> **WHAT THE TASK REQUIRES**
Copy exactly the lines from the "Within this scene, does" line to the end, both included, and nothing else.

Items from a dataset
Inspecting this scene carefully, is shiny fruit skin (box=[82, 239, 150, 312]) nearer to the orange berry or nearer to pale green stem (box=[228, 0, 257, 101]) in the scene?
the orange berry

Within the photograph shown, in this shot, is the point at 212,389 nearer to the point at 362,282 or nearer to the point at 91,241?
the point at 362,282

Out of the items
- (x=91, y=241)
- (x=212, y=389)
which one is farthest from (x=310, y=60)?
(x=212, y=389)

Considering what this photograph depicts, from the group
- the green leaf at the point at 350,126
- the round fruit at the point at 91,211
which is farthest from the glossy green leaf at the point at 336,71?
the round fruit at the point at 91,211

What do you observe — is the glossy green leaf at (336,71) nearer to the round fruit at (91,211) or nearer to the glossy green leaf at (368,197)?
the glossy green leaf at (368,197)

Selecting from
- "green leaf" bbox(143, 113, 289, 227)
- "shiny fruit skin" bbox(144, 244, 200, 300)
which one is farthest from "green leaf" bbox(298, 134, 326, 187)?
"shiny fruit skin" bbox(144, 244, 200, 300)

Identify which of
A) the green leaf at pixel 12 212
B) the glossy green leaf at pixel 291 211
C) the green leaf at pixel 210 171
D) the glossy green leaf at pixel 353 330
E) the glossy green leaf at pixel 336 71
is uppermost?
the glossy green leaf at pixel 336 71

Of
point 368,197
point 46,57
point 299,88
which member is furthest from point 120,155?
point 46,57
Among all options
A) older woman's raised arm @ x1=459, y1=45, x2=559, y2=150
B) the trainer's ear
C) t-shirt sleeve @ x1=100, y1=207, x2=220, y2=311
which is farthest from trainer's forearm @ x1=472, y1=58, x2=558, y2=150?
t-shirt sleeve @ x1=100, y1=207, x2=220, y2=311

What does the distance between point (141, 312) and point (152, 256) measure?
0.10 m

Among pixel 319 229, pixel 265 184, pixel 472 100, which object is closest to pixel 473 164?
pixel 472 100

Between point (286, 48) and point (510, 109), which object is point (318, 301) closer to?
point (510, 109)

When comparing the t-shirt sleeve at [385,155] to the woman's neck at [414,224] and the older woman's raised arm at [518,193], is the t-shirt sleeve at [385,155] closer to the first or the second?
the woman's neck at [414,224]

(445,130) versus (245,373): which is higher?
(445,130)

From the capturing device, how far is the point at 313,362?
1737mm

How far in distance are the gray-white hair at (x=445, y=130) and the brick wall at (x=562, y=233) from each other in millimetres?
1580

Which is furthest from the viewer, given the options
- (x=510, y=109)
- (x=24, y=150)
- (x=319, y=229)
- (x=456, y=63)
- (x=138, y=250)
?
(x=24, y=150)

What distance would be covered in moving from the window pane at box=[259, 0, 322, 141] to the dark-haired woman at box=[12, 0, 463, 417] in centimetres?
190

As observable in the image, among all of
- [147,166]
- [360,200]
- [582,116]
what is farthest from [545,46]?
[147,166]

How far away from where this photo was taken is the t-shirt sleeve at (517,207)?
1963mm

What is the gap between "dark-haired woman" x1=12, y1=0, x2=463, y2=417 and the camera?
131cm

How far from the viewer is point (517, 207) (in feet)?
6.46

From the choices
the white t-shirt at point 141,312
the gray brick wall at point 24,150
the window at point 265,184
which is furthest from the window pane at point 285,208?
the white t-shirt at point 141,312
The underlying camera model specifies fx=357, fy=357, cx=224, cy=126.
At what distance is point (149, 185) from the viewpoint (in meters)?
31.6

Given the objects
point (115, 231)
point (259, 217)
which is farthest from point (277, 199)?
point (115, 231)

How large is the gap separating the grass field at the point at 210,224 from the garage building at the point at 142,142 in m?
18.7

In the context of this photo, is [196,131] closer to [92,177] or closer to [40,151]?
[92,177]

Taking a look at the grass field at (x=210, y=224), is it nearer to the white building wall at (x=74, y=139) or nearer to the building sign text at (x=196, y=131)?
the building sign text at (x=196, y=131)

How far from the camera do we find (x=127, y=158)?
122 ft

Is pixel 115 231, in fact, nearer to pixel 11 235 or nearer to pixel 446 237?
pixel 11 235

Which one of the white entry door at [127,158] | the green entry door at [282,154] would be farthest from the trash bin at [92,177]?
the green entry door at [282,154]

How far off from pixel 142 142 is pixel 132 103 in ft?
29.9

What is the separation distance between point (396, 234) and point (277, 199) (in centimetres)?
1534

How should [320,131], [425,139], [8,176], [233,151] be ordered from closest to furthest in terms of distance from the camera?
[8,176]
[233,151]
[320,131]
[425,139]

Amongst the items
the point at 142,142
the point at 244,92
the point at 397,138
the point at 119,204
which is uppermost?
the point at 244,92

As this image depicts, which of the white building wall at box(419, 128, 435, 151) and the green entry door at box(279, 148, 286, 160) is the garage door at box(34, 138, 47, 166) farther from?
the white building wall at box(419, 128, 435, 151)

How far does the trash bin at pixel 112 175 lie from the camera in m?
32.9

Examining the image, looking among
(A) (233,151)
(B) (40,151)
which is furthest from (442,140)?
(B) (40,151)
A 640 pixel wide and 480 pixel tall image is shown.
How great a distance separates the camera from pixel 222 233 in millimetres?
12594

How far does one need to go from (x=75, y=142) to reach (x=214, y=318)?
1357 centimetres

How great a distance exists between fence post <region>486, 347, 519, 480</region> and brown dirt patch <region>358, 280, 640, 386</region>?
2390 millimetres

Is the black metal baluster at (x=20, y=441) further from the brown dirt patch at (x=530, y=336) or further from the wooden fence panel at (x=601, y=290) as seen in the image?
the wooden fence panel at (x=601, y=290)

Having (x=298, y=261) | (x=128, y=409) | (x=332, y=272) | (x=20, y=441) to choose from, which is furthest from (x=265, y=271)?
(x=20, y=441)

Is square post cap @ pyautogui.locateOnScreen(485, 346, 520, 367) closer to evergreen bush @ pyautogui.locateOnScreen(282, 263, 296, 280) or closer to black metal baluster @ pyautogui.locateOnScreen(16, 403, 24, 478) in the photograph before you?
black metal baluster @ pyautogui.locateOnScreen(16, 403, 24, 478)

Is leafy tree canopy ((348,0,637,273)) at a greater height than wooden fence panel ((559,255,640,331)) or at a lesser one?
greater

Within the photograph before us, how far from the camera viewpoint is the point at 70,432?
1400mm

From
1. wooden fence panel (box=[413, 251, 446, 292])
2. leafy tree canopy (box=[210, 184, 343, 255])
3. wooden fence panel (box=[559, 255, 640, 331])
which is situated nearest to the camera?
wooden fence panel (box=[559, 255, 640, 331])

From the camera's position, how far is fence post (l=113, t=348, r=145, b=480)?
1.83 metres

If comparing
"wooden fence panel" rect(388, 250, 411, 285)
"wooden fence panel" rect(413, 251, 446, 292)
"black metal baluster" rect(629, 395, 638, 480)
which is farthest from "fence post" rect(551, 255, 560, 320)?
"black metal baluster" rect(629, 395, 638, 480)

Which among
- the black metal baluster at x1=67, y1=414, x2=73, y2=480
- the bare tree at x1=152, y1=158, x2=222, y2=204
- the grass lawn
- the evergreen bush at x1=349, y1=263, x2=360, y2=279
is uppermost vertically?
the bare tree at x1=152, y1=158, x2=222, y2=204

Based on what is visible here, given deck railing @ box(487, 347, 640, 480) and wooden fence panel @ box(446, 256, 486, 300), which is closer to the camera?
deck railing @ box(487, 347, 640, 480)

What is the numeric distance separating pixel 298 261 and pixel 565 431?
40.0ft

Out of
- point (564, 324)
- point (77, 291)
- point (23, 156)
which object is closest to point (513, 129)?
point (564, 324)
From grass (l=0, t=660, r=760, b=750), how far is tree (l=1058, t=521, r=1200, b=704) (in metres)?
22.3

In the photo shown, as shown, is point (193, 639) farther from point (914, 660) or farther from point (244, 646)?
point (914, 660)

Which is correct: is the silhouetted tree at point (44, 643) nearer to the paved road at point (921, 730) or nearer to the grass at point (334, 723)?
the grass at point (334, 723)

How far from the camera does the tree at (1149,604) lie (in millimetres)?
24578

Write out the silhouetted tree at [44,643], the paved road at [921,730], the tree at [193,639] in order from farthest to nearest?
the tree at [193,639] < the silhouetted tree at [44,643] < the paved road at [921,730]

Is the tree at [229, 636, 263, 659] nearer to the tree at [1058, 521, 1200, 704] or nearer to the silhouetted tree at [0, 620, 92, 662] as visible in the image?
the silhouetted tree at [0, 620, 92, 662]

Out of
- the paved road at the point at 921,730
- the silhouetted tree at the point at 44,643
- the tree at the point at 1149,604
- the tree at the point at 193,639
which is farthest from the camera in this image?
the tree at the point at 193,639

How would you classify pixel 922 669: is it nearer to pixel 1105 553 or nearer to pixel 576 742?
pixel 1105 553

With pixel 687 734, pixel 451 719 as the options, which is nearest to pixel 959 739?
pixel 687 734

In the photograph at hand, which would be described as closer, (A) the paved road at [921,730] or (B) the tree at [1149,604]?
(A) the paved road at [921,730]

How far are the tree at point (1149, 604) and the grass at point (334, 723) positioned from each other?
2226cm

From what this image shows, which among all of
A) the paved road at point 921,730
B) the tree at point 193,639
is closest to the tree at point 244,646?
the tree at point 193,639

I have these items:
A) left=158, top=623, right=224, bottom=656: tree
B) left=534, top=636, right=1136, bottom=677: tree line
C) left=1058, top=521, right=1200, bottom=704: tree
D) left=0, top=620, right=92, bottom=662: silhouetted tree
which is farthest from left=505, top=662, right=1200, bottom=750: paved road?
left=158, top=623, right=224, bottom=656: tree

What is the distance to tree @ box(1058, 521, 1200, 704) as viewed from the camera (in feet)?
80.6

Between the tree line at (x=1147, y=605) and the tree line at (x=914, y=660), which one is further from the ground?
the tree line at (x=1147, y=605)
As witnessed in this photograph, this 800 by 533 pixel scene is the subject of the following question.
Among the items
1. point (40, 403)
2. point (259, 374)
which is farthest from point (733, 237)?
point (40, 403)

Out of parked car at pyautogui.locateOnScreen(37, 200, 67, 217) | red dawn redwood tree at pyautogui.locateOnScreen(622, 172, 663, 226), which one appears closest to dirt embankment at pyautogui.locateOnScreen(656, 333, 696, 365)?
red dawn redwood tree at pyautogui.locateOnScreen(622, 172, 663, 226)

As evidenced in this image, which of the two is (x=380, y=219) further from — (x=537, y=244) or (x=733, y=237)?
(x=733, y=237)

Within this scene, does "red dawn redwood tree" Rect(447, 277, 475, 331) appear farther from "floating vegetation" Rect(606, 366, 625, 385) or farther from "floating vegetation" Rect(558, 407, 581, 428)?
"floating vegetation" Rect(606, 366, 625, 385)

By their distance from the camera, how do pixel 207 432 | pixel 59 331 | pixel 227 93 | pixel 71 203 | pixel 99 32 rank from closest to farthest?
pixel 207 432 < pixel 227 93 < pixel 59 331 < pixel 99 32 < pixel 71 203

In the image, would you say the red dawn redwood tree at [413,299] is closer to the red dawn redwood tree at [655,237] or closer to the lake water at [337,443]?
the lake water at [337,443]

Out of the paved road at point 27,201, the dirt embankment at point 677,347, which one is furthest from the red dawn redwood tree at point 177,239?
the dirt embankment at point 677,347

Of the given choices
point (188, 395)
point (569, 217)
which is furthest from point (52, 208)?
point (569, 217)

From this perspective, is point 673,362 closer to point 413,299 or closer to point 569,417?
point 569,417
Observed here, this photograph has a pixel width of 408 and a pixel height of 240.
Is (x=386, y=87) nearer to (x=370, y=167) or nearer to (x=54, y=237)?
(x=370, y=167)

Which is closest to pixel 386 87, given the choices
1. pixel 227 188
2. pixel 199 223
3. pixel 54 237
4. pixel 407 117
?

> **RIGHT ANSWER**
Within this scene, does "red dawn redwood tree" Rect(447, 277, 475, 331) appear farther from "floating vegetation" Rect(606, 366, 625, 385) or farther from "floating vegetation" Rect(558, 407, 581, 428)?
"floating vegetation" Rect(606, 366, 625, 385)

By their distance from the camera, how do pixel 207 432 | pixel 59 331 | pixel 227 93 | pixel 71 203 | pixel 99 32 rank from closest to farthest?
pixel 207 432 < pixel 227 93 < pixel 59 331 < pixel 99 32 < pixel 71 203

In the image, would you say the red dawn redwood tree at [413,299] is closer to the red dawn redwood tree at [655,237] or closer to the lake water at [337,443]?
the lake water at [337,443]

Out of the paved road at point 27,201, the dirt embankment at point 677,347, which one is furthest from the red dawn redwood tree at point 177,239?
the dirt embankment at point 677,347

Of the given choices
point (188, 395)
point (569, 217)
which is furthest from point (52, 208)?
point (569, 217)

From this perspective, is point 673,362 closer to point 413,299 or closer to point 569,417?
point 569,417
Observed here, this photograph has a pixel width of 408 and a pixel height of 240.
Is (x=386, y=87) nearer to (x=370, y=167) or nearer to (x=54, y=237)?
(x=370, y=167)

Which is closest to pixel 386 87, given the choices
1. pixel 227 188
2. pixel 199 223
3. pixel 54 237
4. pixel 407 117
?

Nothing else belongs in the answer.